どこをどう探せばいいのか、全く見当はつかない。本来自分の仕事は「人探し」ではなく遺体処理の筈だ。どうすればよいか…と考え思考の停滞を感じた。落ちると思いデスクに入っている抗うつ剤を2錠放り込む。これで暫くは神経をなだめられるだろう。
頭を切り替えて今日の日報を入力しながら今後のことを考えた。この仕事はいつまでできるのだろうか。
自分を犯そうとした男を殺したこと以外は何も特殊なことはない。憎しみをもって人を殺したわけでもないしアクシデントでそうなってしまっただけだ。それ以外は基本的に20代前半の女性と何ら変わりない筈だし、現職が少し特殊なだけで他のキャリアにもチャレンジできる。
今のキャリアを売りして本でも書こうかと思ったが、毎日アクティブになった遺体の処理とペーパーワークしか行っていない自分としては大した面白みもないものしか作ることはできないと思ったし、同業者で大々的にメディアに取り上げられた後に心を病んで自殺した人間も知っていた。
毎日続く遺体処理と家族の絆を断絶する日々。限界が近い。
今のまま圭と一緒に住むこと、それが一番簡単なことだった。ただし誰かと一緒に住んで長続きしないことは自分でもわかっていた。誰かが隣にいると眠れない、誰かの声を聞くと神経が研ぎ澄まされる感覚が分かる。
半年前から通っているメンタルクリニックで出される薬の量が増えた。仕事が仕事なのでフィジカルとメンタルの定期健診を受けることが義務化されているが、それとは別に定期的に通い投薬治療を受けていた。ここ数ヶ月どうも物忘れが激しくなった。

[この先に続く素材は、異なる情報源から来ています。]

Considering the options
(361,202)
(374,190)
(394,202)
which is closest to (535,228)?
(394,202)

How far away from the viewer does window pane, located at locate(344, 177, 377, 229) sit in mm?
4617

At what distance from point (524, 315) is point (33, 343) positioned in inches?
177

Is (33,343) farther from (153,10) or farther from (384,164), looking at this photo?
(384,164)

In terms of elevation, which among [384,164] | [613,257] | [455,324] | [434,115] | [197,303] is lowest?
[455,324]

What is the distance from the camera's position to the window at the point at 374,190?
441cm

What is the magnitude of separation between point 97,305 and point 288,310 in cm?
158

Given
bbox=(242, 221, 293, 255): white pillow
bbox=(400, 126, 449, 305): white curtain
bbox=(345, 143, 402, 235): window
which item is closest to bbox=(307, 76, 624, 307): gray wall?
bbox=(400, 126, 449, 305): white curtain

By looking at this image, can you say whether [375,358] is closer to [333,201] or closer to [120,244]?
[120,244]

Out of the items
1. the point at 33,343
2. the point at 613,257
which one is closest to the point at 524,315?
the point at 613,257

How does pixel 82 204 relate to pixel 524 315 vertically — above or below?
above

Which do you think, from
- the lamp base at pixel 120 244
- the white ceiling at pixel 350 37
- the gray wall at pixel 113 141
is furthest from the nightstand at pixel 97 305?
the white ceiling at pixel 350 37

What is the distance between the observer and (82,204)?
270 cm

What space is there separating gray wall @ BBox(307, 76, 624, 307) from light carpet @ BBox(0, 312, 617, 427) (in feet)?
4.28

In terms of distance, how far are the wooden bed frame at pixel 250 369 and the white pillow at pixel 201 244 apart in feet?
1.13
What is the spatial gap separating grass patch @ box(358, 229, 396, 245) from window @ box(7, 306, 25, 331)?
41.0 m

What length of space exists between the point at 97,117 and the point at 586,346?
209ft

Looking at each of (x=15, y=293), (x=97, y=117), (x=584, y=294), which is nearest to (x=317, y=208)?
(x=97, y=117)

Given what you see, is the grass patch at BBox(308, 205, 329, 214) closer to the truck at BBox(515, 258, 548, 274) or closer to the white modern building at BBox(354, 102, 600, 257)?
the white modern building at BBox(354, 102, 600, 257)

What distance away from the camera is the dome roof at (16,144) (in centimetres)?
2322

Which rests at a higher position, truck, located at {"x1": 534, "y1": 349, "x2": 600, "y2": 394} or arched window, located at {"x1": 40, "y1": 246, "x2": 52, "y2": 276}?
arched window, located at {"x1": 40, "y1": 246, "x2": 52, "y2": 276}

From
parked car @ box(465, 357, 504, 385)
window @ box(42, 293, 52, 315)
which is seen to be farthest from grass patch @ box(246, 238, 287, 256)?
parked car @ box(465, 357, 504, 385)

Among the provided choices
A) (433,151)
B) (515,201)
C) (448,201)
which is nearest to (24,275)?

遺体の処理について勉強した、銃やナイフの使い方も学んだ、元々運動向きではなかった身体をトレーニングで改造した、それでも心を強くすることはできなかった。
来週のヘルスチェックで引っ掛かれば半年間の停職処分となってしまう。それまでに気分を上向きにしないと。
日報への記入を終えて帰り支度を始める。キャビネットから私物のバッグを引っ張り出してきて携帯や化粧ポーチなどを詰めなおしていたが妙な感覚を覚えた。朝見たとき順番が違う…恐らく誰かがこのバッグに手を入れたに違いない。
バッグを逆さにし全ての内容物を床に落とすとUSBメモリが入っていることに気づいた。誰のものかはわからないが少なくとも自分のものではない。圭に相談しよう、そう思い私物と一緒にバッグにしまい込んだ。